I answered: 'But an English gentleman is not a knave; and no one knows the difference better than your Excellenz.' The term 'Schurken' (knaves) had stirred my fire; and though I made a deferential bow, I looked as indignant as I felt.

'Well, well,' he said pacifically, 'you may go about your business. But SEHEN SIE, young man, take my advice, don't satisfy your curiosity at the cost of a broken head. Dazu gehoren Kerle die eigens geschaffen sind.' As much as to say: 'Leave halters to those who are born to be hanged.'

Indeed, the old fellow looked as if he had enjoyed life too well to appreciate parting with it gratuitously.

I had nothing with me save the clothes on my back. When I should again have access to the 'Erzherzcg Carl' was impossible to surmise. The only decent inn I knew of outside the walls was the 'Golden Lamm,' on the suburb side of the Donau Canal, close to the Ferdinand bridge which faces the Rothen Thurm Thor. Here I entered, and found it occupied by a company of Nassau JAGERS. A barricade was thrown up across the street leading to the bridge. Behind it were two guns.

One end of the barricade abutted on the 'Golden Lamm.' With the exception of the soldiers, the inn seemed to be deserted; and I wanted both food and lodging. The upper floor was full of JAGERS. The front windows over-looked the Bastei. These were now blocked with mattresses, to protect the men from bullets. The distance from the ramparts was not more than 150 yards, and woe to the student or the fat grocer, in his National Guard uniform, who showed his head above the walls.

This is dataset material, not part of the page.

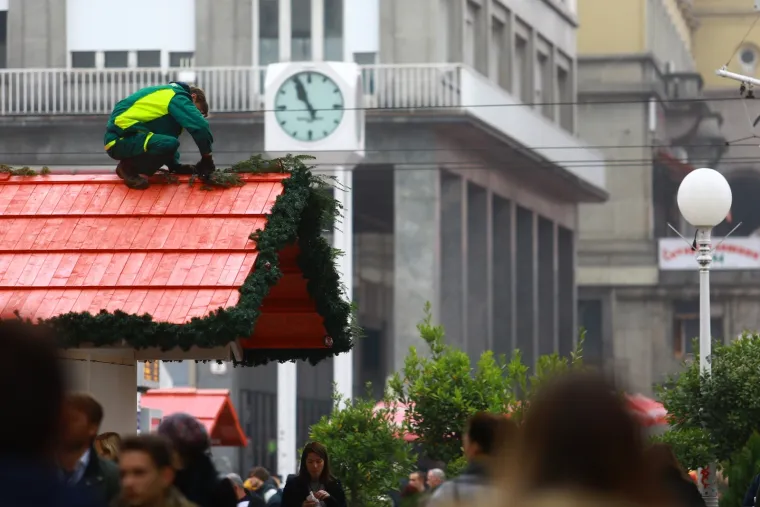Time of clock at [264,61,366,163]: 10:56
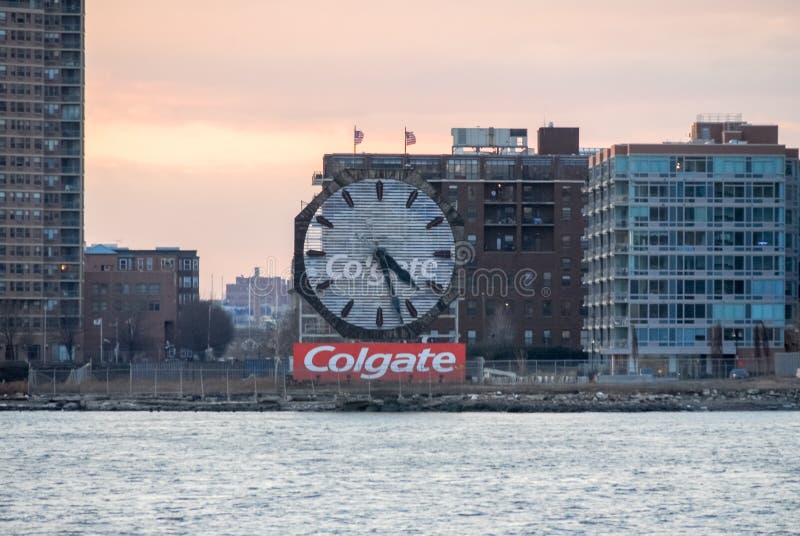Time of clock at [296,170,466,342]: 4:27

While I was in the attics a gun above the city gate fired at the battery below. I ran down a few minutes later to see the result. One artilleryman had been killed. He was already laid under the gun-carriage, his head covered with a cloak.

The storming took place a day or two afterwards. One of the principal points of resistance had been at the bottom of the Jagerzeile. The insurgents had a battery of several guns here; and the handsome houses at the corners facing the Prater had been loop-holed and filled with students. I walked round the town after all was over, and was especially impressed with the horrors I witnessed. The beautiful houses, with their gorgeous furniture, were a mass of smoking ruins. Not a soul was to be seen, not even a prowling thief.

I picked my way into one or two of them without hindrance.

Here and there were a heap of bodies, some burnt to cinders, some with their clothes still smouldering. The smell of the roasted flesh was a disgusting association for a long time to come. But the whole was sickening to look at, and still more so, if possible, to reflect upon; for this was the price which so often has been, so often will be, paid for the alluring dream of liberty, and for the pursuit of that mischievous will-o'-the-wisp - jealous Equality.